=== Section Start ===
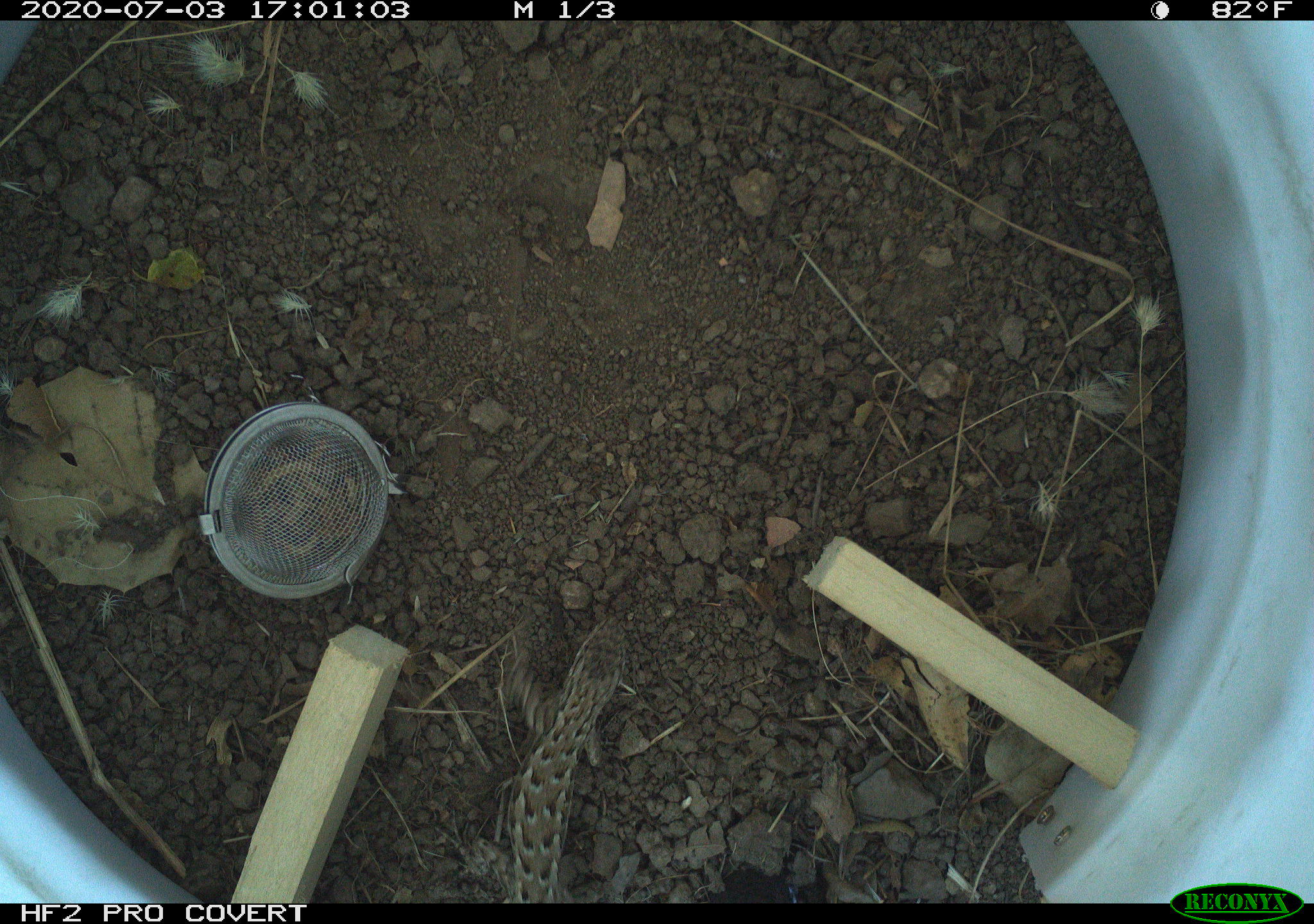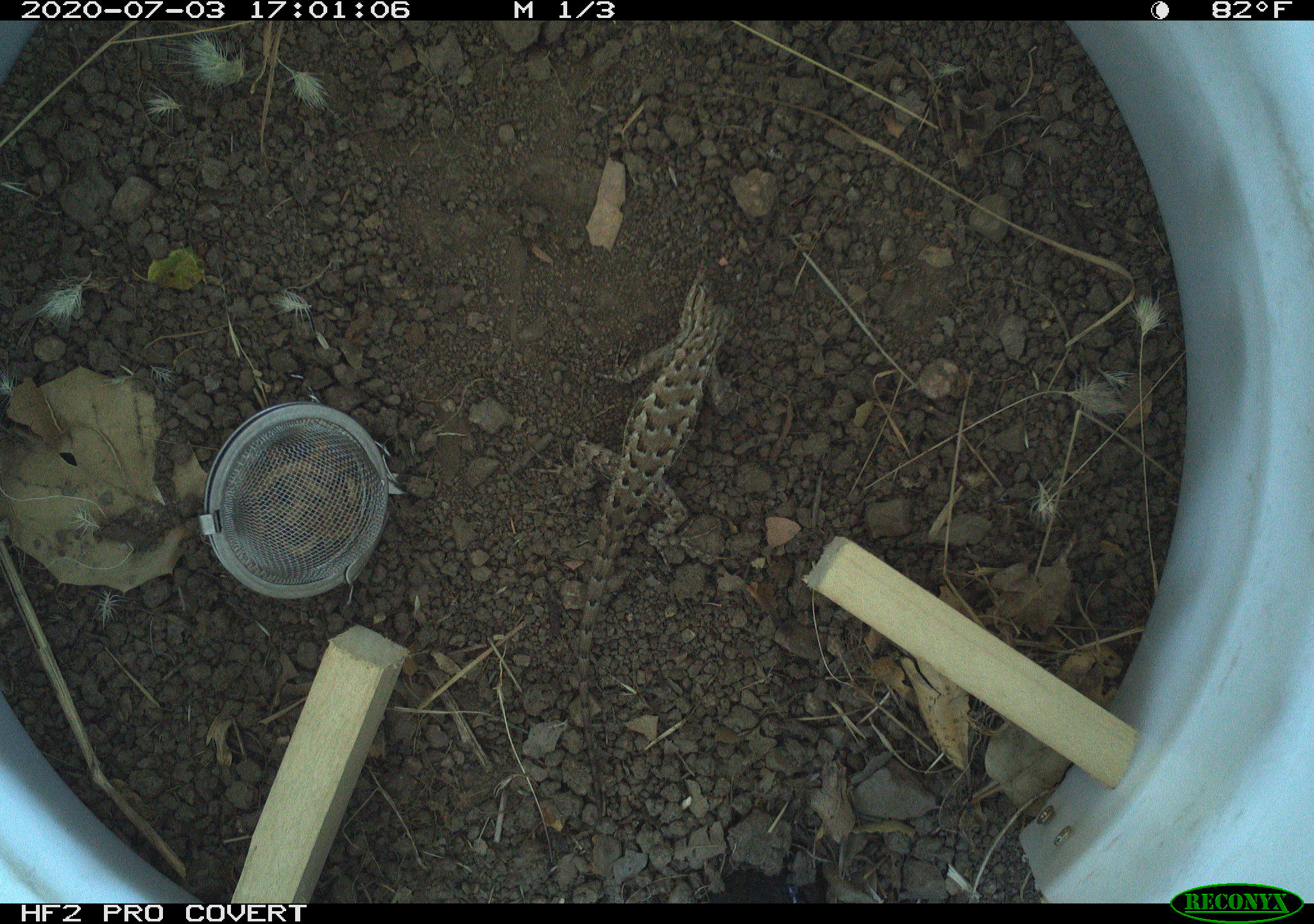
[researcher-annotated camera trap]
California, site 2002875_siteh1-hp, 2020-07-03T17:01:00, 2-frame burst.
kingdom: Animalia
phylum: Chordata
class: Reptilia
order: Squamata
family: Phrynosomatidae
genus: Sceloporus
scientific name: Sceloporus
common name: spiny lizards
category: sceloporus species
=== Section End ===
--- Problem details ---
Could you write out the records exactly while omitting every picture?

--- Answer to this task ---
[researcher-annotated camera trap]
California, site 2002875_siteh1-hp, 2020-07-03T17:01:00, 2-frame burst.
kingdom: Animalia
phylum: Chordata
class: Reptilia
order: Squamata
family: Phrynosomatidae
genus: Sceloporus
scientific name: Sceloporus
common name: spiny lizards
category: sceloporus species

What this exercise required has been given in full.